Marching in the future

Phyllis Greenberg Heideman (photo credit: Courtesy)
Phyllis Greenberg Heideman
(photo credit: Courtesy)
As thousands of participants from around the globe embark on the 29th International March of the Living and gather in Poland to remember our ancestors who perished and pay tribute to those who survived, we shall once again be reminded of our Jewish past, its relevance and impact on the present, and its importance to the future.
This journey through time has left an indelible mark on the lives of the 250,000 alumni that the March of the Living is proud to have educated over the three decades since its inception.
Participants have had the meaningful experience of marching alongside their peers and alongside educators, survivors, liberators and dignitaries from diverse groups, peoples and backgrounds.
Even as we prepare to depart for the 2017 International March of the Living, we naturally cannot help but anticipate 2018, when we will celebrate our 30th anniversary, a true milestone for any organization.
We continually turn our thoughts to the importance of Holocaust education, legacy and memory and recognize our responsibility to ponder a future with no eyewitnesses to the horrors perpetrated on the Jewish people. For these past 70-plus years, our survivors have passed the torch of memory on to the next generation through the relaying of heartfelt memories, family stories and detailed descriptions of daily life, personal histories, haunting individual experiences and shared communal suffering.
It is with profound appreciation for the firsthand testimony that Holocaust survivors have provided to the world that we must now prepare to carry their torch of memory without them. We, the generations who have benefited from their presence in our lives, must dedicate ourselves to serving as witnesses for the witnesses. We must dedicate ourselves to continuing the promise to always remember and never forget.
This task will not be easy. But it is one we must undertake: for the sake of those who perished, for the sake of those who survived against all odds, and for the sake of future generations in whom we must imbue a sense of remembering the past as an important link to protecting the future.

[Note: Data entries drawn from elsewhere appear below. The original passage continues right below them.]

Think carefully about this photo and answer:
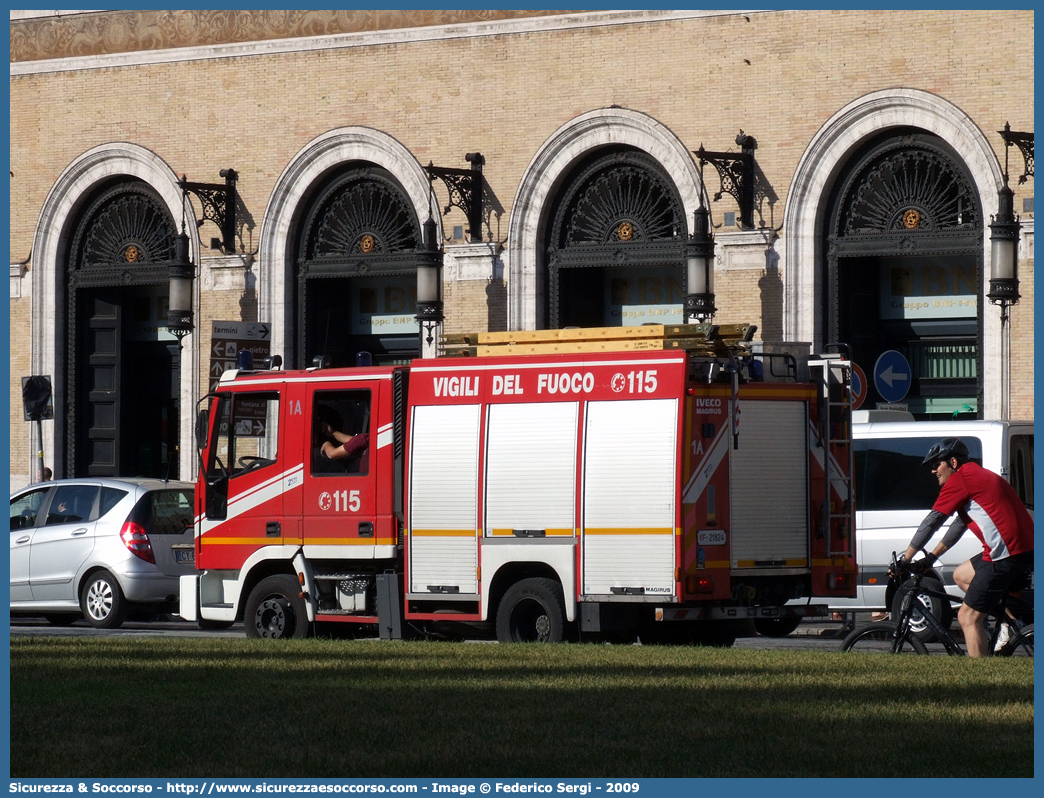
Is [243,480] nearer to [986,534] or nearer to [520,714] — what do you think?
[986,534]

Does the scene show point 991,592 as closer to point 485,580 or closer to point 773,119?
point 485,580

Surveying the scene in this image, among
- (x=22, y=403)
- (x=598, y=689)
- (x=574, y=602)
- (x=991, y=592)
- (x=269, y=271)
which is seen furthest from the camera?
(x=22, y=403)

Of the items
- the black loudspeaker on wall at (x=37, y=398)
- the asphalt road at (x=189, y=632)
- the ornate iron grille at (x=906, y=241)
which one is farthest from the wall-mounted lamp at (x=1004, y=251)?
the black loudspeaker on wall at (x=37, y=398)

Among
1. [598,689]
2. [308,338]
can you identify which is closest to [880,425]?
[598,689]

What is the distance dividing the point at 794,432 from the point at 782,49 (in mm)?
11406

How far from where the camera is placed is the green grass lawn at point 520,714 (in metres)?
7.93

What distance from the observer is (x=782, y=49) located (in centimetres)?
2447

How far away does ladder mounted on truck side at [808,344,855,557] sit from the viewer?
568 inches

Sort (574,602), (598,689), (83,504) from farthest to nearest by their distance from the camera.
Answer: (83,504) → (574,602) → (598,689)

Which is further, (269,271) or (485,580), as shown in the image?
(269,271)

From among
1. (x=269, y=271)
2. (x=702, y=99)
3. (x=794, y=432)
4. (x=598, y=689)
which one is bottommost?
(x=598, y=689)

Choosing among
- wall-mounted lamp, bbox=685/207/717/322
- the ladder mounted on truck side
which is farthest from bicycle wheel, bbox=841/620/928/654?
wall-mounted lamp, bbox=685/207/717/322

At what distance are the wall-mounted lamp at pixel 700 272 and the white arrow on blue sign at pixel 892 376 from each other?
7.55 ft

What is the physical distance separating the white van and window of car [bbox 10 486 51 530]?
8.25 m
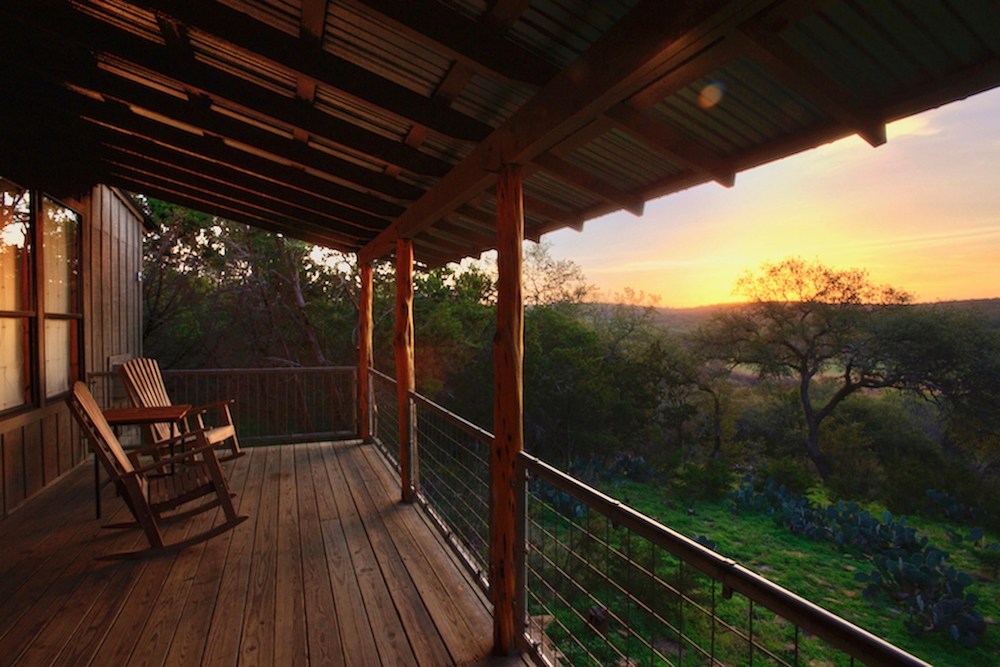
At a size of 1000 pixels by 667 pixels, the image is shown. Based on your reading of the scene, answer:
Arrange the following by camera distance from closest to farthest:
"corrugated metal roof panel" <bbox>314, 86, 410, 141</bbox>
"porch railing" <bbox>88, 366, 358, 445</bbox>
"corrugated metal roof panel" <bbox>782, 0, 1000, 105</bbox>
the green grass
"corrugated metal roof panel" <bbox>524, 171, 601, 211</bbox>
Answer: "corrugated metal roof panel" <bbox>782, 0, 1000, 105</bbox> → "corrugated metal roof panel" <bbox>314, 86, 410, 141</bbox> → "corrugated metal roof panel" <bbox>524, 171, 601, 211</bbox> → "porch railing" <bbox>88, 366, 358, 445</bbox> → the green grass

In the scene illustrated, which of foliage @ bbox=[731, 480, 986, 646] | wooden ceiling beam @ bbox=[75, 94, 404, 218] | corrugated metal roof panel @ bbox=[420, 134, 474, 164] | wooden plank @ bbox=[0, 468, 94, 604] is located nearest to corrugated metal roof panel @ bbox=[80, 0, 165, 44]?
wooden ceiling beam @ bbox=[75, 94, 404, 218]

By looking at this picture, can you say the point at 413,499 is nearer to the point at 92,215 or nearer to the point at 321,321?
the point at 92,215

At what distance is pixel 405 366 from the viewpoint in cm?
439

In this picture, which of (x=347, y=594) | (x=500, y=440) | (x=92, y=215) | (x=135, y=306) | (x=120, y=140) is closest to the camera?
(x=500, y=440)

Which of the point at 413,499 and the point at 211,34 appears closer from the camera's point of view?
the point at 211,34

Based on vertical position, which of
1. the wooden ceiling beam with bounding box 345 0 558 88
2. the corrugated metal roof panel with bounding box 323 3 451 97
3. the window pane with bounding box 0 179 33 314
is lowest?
the window pane with bounding box 0 179 33 314

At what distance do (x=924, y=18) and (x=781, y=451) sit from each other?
810 inches

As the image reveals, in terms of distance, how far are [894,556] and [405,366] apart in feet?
50.1

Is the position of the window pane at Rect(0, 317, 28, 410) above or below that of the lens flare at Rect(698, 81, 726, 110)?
below

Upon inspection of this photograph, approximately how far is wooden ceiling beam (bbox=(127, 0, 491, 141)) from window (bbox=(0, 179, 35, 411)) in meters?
2.12

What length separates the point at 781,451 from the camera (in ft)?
62.5

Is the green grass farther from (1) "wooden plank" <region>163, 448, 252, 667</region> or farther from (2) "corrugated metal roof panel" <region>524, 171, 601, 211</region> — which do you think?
(1) "wooden plank" <region>163, 448, 252, 667</region>

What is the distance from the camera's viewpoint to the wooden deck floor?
2.29m

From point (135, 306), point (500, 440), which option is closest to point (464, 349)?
point (135, 306)
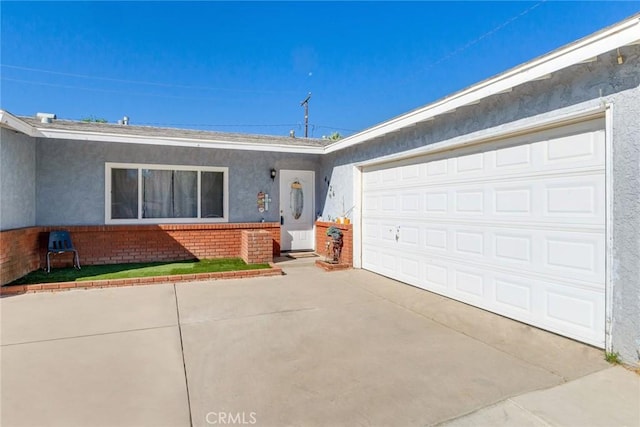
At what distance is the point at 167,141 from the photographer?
8.23 m

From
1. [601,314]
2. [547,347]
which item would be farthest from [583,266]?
[547,347]

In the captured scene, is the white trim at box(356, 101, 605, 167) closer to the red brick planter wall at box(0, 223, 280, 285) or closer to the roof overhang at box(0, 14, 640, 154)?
the roof overhang at box(0, 14, 640, 154)

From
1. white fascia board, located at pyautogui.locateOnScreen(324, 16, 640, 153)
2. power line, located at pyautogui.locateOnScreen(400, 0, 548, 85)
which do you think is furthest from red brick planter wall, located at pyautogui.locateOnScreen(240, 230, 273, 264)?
power line, located at pyautogui.locateOnScreen(400, 0, 548, 85)

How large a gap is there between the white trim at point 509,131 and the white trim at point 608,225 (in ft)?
0.66

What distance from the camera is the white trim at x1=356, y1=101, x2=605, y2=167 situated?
3834 mm

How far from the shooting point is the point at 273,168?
34.3 feet

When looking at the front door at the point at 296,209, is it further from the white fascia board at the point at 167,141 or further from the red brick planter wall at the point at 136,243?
the white fascia board at the point at 167,141

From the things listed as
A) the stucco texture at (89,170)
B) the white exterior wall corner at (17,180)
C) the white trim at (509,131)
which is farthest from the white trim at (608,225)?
the white exterior wall corner at (17,180)

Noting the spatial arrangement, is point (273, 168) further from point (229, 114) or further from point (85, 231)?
point (229, 114)

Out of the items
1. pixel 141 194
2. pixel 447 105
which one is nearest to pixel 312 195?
pixel 141 194

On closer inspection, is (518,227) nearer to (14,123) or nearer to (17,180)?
(14,123)

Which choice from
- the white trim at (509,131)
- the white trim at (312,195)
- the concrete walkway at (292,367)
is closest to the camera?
the concrete walkway at (292,367)

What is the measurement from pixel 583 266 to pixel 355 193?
5.37 metres

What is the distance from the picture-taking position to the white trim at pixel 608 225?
3605 mm
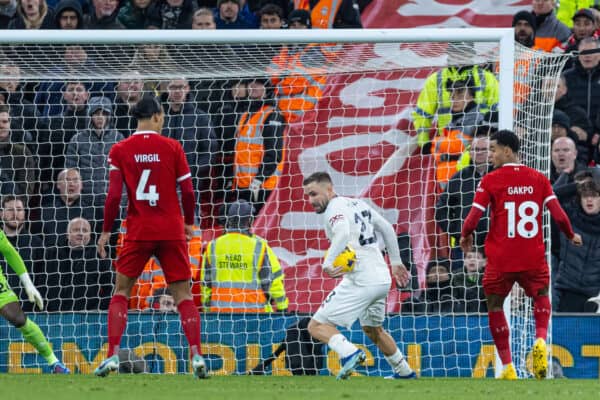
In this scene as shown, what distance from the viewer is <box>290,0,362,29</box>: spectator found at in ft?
46.4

A people that forsakes its memory is a people that forsakes its heart.
As we prepare to face the future, the importance of educating our next generations on the events of the past which have dramatic and continuing influence on our lives remains crystal clear. For as we are taught, “It is not incumbent upon us to complete the task, but neither are we free to desist from it.”

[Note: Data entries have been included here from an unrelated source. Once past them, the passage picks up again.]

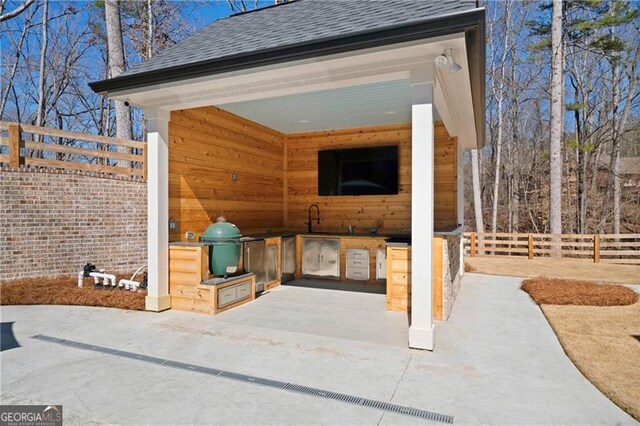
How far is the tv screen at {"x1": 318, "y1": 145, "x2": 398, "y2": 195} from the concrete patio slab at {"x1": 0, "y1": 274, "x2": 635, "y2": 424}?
265 cm

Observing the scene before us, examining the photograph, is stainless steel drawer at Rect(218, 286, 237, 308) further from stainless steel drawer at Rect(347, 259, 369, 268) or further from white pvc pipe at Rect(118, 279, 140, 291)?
stainless steel drawer at Rect(347, 259, 369, 268)

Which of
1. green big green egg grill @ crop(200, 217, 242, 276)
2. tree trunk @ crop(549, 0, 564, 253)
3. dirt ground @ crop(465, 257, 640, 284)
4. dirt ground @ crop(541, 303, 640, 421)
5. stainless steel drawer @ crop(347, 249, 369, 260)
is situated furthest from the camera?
tree trunk @ crop(549, 0, 564, 253)

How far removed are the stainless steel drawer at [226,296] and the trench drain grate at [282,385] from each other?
1373 mm

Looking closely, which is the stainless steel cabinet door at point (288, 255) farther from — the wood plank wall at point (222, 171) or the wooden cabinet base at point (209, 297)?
Answer: the wooden cabinet base at point (209, 297)

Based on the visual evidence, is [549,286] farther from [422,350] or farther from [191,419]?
[191,419]

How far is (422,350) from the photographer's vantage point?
3.15m

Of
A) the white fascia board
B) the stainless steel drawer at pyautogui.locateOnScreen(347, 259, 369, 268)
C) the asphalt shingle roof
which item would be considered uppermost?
the asphalt shingle roof

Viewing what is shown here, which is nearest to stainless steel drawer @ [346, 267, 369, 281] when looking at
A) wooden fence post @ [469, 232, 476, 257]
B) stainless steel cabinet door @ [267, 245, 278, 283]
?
stainless steel cabinet door @ [267, 245, 278, 283]

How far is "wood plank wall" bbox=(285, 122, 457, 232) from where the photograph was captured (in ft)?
20.5

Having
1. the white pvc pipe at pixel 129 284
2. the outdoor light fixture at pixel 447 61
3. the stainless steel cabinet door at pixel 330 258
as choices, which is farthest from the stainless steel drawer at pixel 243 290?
the outdoor light fixture at pixel 447 61

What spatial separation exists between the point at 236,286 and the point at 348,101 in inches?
115

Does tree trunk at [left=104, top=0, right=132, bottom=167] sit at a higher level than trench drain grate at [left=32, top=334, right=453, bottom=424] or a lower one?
higher

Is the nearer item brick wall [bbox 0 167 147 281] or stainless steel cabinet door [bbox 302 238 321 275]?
brick wall [bbox 0 167 147 281]

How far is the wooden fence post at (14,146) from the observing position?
18.4 feet
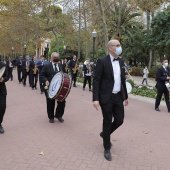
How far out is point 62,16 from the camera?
98.0ft

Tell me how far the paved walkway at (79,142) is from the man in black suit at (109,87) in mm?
480

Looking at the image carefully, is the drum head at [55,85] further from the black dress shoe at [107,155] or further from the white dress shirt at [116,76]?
the black dress shoe at [107,155]

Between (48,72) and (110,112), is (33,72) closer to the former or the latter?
(48,72)

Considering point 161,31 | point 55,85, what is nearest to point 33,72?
point 55,85

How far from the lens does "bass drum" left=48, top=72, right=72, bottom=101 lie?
261 inches

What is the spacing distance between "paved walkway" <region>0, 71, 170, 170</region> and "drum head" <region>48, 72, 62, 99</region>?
81cm

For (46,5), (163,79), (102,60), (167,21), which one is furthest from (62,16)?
(102,60)

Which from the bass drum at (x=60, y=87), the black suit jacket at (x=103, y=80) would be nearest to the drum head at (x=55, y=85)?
the bass drum at (x=60, y=87)

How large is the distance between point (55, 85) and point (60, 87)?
29 cm

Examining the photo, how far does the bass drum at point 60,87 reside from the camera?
21.7 ft

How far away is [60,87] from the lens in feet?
21.7

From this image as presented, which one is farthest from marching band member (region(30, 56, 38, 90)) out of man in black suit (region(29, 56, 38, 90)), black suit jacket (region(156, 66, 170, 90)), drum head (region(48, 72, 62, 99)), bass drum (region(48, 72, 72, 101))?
bass drum (region(48, 72, 72, 101))

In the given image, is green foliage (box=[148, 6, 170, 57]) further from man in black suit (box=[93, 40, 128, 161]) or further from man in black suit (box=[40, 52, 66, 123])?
man in black suit (box=[93, 40, 128, 161])

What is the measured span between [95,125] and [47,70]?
1.89m
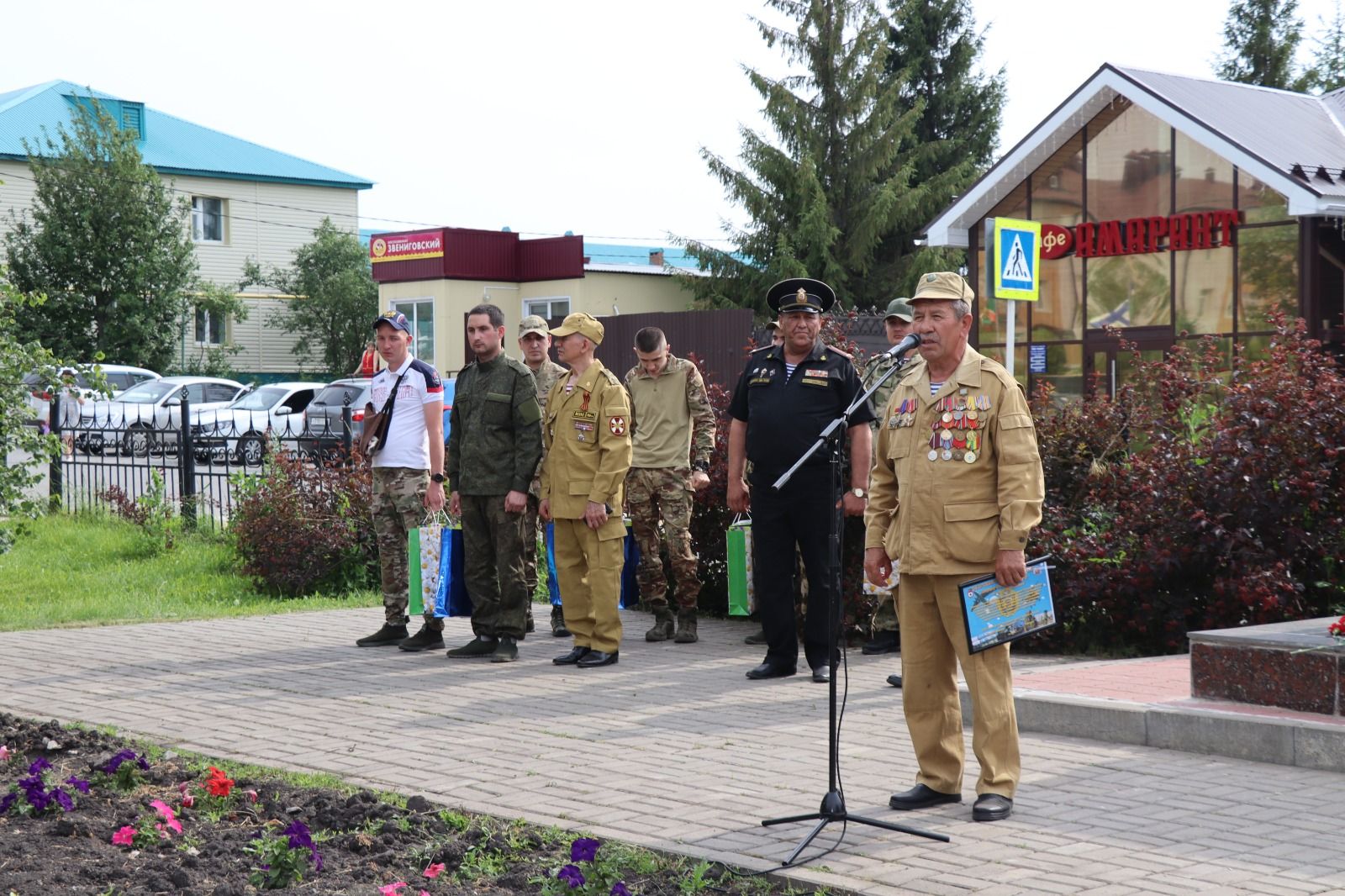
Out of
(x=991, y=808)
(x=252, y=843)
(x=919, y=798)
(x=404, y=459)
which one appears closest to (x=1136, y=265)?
(x=404, y=459)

The March of the Living is committed to pursuing innovative methods to impart the information necessary to engage future generations in efforts to help ensure a bright future for humankind.
As an organization, we remain committed to educating our educators through initiatives designed to impart the lessons of our past without the presence of the survivors themselves but through the use of their previously recorded words and testimonies.

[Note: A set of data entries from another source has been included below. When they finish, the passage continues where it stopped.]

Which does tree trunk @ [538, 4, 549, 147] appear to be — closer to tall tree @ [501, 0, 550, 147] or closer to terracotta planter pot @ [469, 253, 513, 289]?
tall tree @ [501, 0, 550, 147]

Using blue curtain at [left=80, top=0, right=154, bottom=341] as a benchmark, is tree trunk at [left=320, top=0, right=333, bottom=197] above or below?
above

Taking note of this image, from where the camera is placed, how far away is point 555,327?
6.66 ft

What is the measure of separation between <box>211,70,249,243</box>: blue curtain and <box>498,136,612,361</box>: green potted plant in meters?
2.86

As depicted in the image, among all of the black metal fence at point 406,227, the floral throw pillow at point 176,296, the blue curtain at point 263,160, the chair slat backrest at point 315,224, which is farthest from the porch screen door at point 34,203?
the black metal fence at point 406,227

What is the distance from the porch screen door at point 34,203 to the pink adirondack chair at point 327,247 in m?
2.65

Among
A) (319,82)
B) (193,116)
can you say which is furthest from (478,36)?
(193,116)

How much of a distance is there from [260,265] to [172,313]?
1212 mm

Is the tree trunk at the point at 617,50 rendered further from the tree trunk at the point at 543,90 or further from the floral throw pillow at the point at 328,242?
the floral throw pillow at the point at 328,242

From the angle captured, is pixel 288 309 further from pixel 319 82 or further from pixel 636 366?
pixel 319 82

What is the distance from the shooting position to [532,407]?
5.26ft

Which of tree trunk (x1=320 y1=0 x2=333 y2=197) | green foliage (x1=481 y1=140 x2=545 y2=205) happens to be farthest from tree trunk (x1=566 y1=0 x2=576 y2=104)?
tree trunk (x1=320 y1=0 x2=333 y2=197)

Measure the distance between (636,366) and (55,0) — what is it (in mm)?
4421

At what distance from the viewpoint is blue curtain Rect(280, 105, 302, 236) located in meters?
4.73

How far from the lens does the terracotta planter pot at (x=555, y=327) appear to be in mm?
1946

Toward that end, we recognize the importance of the second and third generation of Holocaust survivors as storytellers and purveyors of historic information.
The chain of memory of the honest and historic experience of parents and grandparents lies directly in the hands of those who received testimony from the witnesses themselves.
However, the transmission of memory becomes the responsibility of the greater community as well. It is imperative that as a world community, the Jewish people accept the role of keeping alive the history of those who came before us, how they lived and how they died.
When the last survivor is no longer with us, it is we – the successors of the past and messengers of the future – who must carry the torch of our heritage. It is we, the Jewish people as a whole, who must – as we are commanded in the Passover Haggada – tell and retell the story.
And we must do so to pass the legacy and lessons of the past on to the next generation so that they are educated, enlightened and engaged in preserving and protecting memory.
We hope you will join our mission, our passion and our program to keep the lessons of the past alive today.
It is with the future in mind and in the spirit of continuity that, on behalf of the board of directors, I personally invite each of you to join us on the 2018 International March of the Living.
We promise you experiences you will never forget and memories you will long remember.
Phyllis Greenberg Heideman is the President of International March of the Living.